-- Instructions --
- 1) Translate this sentence from the errors-in-variables abstract into Spanish: "Simulation results show that the two proposed fiducial intervals have better frequency performance."
- 2) Carry on the errors-in-variables abstract past its final sentence.

-- Document section --
Fiducial inference in the classical errors-in-variables model

Abstract

For the slope parameter of the classical errors-in-variables model, existing interval estimations with finite length will have confidence level equal to zero because of the Gleser–Hwang effect. Especially when the reliability ratio is low and the sample size is small, the Gleser–Hwang effect is so serious that it leads to the very liberal coverages and the unacceptable lengths of the existing confidence intervals. In this paper, we obtain two new fiducial intervals for the slope. One is based on a fiducial generalized pivotal quantity and we prove that this interval has the correct asymptotic coverage. The other fiducial interval is based on the method of the generalized fiducial distribution. We also construct these two fiducial intervals for the other parameters of interest of the classical errors-in-variables model and introduce these intervals to a hybrid model. Then, we compare these two fiducial intervals with the existing intervals in terms of empirical coverage and average length. Simulation results show that the two proposed fiducial intervals have better frequency performance. Finally, we provide a real data example to illustrate our approaches.

-- Given information --
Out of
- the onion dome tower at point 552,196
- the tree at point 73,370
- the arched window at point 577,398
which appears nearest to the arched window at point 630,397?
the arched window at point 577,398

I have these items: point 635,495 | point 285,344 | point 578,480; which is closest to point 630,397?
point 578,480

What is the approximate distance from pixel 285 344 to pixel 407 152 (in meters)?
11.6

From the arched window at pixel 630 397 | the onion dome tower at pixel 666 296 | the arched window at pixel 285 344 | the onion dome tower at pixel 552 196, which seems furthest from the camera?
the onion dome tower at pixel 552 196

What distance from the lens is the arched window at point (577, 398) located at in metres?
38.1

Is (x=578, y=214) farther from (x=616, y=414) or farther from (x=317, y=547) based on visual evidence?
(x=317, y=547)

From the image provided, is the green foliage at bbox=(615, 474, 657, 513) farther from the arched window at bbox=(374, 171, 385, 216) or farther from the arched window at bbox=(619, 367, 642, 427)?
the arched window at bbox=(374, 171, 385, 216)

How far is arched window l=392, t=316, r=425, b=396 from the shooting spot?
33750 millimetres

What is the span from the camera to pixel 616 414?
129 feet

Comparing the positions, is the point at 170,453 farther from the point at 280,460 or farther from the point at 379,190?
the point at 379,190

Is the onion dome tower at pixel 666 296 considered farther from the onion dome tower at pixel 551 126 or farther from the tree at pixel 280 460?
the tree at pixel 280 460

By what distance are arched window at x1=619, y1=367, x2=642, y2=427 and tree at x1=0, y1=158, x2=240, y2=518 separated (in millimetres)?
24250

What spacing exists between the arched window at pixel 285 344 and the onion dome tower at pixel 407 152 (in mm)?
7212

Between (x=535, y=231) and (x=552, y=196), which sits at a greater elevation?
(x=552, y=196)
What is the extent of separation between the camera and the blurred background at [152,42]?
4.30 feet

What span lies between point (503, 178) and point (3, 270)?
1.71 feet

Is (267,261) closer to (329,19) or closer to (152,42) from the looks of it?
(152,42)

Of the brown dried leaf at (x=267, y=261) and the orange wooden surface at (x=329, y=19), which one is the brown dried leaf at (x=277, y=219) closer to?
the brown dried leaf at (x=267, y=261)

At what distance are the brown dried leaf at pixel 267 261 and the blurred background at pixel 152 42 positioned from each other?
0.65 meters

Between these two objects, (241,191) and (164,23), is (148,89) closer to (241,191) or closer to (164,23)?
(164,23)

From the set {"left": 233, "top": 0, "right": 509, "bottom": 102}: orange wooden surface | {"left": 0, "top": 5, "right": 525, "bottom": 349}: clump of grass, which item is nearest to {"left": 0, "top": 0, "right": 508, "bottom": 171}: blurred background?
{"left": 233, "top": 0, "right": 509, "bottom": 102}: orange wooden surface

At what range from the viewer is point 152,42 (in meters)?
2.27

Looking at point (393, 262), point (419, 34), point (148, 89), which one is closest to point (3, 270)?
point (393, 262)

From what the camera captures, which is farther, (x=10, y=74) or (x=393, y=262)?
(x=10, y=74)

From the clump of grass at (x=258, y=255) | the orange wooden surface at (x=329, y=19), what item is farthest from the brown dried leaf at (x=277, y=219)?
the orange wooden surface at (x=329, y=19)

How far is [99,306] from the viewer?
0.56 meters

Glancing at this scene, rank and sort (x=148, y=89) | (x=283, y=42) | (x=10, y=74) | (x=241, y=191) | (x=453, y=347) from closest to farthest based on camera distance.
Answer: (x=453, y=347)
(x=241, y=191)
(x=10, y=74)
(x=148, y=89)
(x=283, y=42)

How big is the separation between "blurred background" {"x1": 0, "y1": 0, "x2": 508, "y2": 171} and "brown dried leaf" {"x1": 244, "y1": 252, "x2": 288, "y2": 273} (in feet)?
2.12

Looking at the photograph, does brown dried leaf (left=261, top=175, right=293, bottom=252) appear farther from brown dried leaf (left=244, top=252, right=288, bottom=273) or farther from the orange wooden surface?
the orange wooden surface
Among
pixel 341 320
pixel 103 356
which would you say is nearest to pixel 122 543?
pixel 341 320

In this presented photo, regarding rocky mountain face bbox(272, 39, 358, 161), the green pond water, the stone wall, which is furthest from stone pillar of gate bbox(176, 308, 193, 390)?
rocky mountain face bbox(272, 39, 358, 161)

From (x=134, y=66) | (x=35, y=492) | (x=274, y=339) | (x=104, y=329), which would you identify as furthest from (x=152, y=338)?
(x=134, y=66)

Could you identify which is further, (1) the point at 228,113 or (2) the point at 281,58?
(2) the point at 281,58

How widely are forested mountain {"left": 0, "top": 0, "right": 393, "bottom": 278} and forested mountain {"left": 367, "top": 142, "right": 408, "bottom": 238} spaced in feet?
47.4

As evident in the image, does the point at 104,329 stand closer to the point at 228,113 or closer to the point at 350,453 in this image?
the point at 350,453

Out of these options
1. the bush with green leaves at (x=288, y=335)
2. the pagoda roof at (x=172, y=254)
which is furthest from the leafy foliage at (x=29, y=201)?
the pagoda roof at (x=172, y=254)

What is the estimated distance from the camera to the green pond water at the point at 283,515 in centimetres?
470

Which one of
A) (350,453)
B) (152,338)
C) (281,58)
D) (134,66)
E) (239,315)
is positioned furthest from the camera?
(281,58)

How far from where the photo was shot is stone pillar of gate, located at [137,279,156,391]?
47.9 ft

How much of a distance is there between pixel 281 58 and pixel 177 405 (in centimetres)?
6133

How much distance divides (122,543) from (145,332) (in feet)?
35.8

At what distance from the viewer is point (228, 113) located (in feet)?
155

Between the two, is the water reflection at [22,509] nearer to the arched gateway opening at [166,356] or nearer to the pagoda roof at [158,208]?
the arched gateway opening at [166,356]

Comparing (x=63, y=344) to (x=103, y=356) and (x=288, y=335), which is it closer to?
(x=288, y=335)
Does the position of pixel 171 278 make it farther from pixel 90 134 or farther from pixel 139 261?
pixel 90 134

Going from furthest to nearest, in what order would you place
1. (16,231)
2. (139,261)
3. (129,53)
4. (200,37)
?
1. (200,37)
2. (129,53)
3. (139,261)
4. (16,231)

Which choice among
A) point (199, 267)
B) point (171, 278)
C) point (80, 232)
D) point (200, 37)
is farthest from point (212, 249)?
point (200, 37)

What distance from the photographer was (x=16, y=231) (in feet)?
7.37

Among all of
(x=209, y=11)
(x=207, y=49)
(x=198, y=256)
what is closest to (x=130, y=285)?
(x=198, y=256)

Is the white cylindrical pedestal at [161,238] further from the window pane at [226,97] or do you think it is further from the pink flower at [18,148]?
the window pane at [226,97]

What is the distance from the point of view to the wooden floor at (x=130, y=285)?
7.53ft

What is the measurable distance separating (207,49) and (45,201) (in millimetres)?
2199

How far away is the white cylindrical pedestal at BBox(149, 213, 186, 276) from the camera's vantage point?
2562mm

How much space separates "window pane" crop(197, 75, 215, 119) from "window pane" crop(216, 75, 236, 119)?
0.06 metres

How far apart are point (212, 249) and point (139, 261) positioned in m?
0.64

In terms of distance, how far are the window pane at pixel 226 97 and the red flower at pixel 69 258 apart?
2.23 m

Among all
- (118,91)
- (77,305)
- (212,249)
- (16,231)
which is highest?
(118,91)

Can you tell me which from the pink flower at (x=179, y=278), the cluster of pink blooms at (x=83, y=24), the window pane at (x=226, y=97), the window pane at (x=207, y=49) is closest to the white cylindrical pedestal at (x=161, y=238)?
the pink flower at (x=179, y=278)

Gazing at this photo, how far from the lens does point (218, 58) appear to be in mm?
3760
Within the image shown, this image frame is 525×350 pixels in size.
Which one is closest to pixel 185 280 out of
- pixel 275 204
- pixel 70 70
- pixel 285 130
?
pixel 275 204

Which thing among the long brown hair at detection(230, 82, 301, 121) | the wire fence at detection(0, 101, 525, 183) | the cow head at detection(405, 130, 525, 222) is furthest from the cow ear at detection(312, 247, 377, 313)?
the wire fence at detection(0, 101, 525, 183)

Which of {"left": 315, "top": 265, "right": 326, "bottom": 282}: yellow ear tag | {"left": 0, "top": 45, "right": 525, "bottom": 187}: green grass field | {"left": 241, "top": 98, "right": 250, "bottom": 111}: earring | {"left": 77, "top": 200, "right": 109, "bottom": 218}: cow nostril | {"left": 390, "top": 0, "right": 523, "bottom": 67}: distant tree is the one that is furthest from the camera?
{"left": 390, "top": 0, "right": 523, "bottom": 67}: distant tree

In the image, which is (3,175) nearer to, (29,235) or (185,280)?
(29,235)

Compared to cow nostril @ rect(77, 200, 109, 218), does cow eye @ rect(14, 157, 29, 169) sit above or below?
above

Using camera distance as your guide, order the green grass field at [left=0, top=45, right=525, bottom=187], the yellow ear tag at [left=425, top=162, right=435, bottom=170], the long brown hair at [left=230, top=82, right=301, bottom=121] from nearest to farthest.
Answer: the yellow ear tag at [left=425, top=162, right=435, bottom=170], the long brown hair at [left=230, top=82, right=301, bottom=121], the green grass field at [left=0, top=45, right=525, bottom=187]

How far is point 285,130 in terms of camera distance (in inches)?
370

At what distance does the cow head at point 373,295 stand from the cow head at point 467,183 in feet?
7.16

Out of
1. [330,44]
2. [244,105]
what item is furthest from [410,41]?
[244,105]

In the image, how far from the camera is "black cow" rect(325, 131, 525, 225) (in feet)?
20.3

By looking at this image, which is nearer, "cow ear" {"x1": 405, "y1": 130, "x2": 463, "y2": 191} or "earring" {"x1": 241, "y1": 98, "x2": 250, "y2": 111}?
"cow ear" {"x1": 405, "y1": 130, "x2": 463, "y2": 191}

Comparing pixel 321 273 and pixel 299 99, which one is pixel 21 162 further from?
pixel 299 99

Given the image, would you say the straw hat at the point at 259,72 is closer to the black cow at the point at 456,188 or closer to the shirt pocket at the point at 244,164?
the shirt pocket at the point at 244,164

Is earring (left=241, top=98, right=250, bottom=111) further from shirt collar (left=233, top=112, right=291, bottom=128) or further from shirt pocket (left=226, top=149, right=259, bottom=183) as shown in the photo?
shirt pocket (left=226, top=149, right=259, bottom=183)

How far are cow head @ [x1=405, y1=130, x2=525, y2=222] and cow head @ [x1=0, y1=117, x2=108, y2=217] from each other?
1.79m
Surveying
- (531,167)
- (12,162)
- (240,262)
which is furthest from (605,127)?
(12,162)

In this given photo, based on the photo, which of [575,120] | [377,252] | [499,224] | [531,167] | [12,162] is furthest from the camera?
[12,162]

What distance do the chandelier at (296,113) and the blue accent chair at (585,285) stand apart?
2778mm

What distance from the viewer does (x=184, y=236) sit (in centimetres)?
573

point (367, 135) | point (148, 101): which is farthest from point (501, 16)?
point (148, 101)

-- Outputs --
- 1) Los resultados de la simulación muestran que los dos intervalos fiduciales propuestos tienen un mejor desempeño frecuentista.

- 2)
Appendix 1: The derivation of FGPQ for \(\beta _1\)

Since the structural equation is \((n-1)\mathbf{T }=\mathbf{KWK }^T\), it turns out that

$$\begin{aligned} \left\{ \begin{aligned} (n-1)S_{xx}&=\frac{\sigma _{xx}\sigma _{yy}-\sigma _{xy}^2}{\sigma _{yy}}E_{11}+2\sqrt{\frac{\sigma _{xx}\sigma _{yy}-\sigma _{xy}^2}{\sigma _{yy}}}\frac{\sigma _{xy}}{\sqrt{\sigma _{yy}}}E_{12}+\frac{\sigma _{xy}^2}{\sigma _{yy}}E_{22}\\ (n-1)S_{xy}&=\sqrt{\sigma _{xx}\sigma _{yy}-\sigma _{xy}^2}E_{12}+\sigma _{xy}E_{22}\\ (n-1)S_{yy}&=\sigma _{yy}E_{22} \end{aligned} \right. . \end{aligned}$$

Let \(\varvec{\eta }\triangleq (\sigma _{xx},\sigma _{xy},\sigma _{yy})^T\), \(\mathbf{S }\triangleq (S_{xx},S_{xy},S_{yy})^T\) and \(\mathbf{E }\triangleq (E_{11},E_{12},E_{22})^T\). On the one hand, we can obtain \(\mathbf{E }\) from the above structural equation, i.e.,

$$\begin{aligned} \left\{ \begin{aligned} E_{11}&=\frac{\sigma _{yy}(n-1)S_{xx}}{\sigma _{xx}\sigma _{yy}-\sigma _{xy}^2}-2\frac{\sigma _{xy}(n-1)S_{xy}}{\sigma _{xx}\sigma _{yy}-\sigma _{xy}^2}+\frac{\sigma _{xy}^2(n-1)S_{yy}}{\sigma _{yy}(\sigma _{xx}\sigma _{yy}-\sigma _{xy}^2)}\\ E_{12}&=\frac{(n-1)S_{xy}}{\sqrt{\sigma _{xx}\sigma _{yy}-\sigma _{xy}^2}}-\frac{\sigma _{xy}(n-1)S_{yy}}{\sigma _{yy}\sqrt{\sigma _{xx}\sigma _{yy}-\sigma _{xy}^2}}\\ E_{22}&=\frac{(n-1)S_{yy}}{\sigma _{yy}} \end{aligned} \right. . \end{aligned}$$

(15)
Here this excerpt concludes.